Okay so, let's be real about the nerves
You've been thinking about getting a lemon vibrator for months. Maybe you've seen the Lem in a friend's bathroom. Maybe you scrolled past it at 2 a.m. and the description made sense. But now you're in the cart, cursor hovering over checkout, and your brain is doing that thing where it's suddenly very loud about all the reasons not to do this.
That feeling is normal. I work with couples and individuals who are navigating desire, pleasure, and intimacy all the time. And I can tell you with absolute certainty: the hardest part of using a lemon clitoral vibrator for the first time isn't the vibrator. It's the voice in your head saying "What if it's too intense?" or "What if I don't feel anything?" or "What if I'm doing it wrong?"
Spoiler alert: you won't be. Here's what actually happens, and what to expect.

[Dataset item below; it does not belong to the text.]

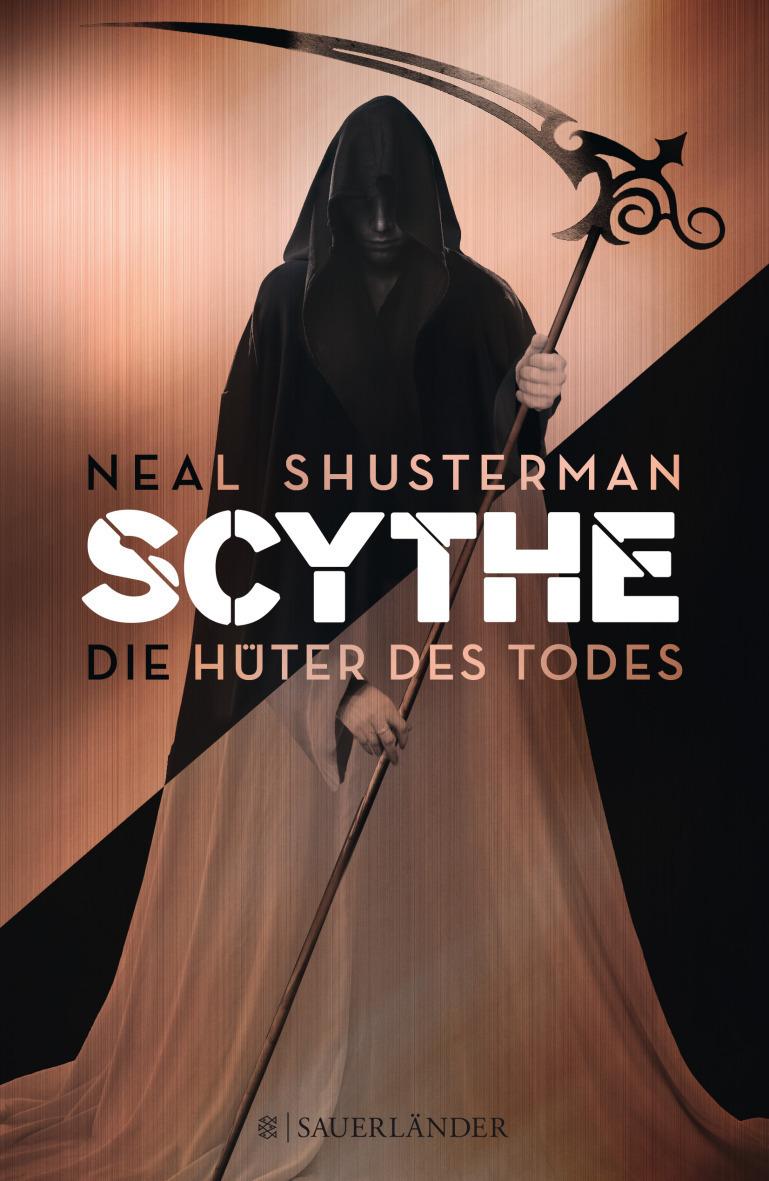 scythe- die Hüter des Todes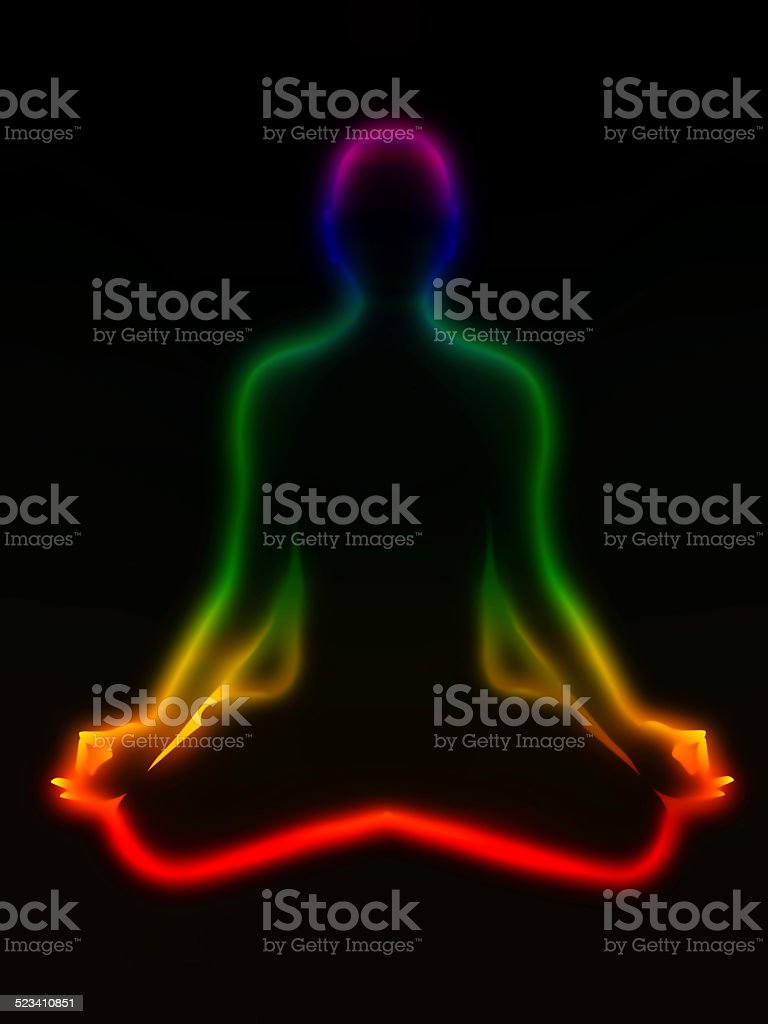 Meditation, chakras vector art illustration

What a lemon sucker actually feels like
Let's start with the thing everyone wonders about but won't ask. A lemon vibrator, especially an air-suction model like the Lem, doesn't feel like a traditional vibrator. It won't buzz. It won't shake your whole body. Instead, it creates a gentle suction sensation that rhythmically pulses against your clitoris.
Think of it like the difference between a massage gun and a massage therapist's hand. Both are contact, but the experience is completely different. The Lem works by creating gentle waves of pressure. It's more like a soft pulling sensation than buzzing, which is exactly why so many people find it less overwhelming on a first try.
The clitoris has about 8,000 nerve endings, and most of them are clustered right where you'd expect. When you use a lemon clitoral vibrator on the lowest setting, you're stimulating those nerves with suction rather than direct vibration. The result: sensation feels more concentrated, more pleasurable, and oddly more controllable. You're not fighting the intensity. You're working with it.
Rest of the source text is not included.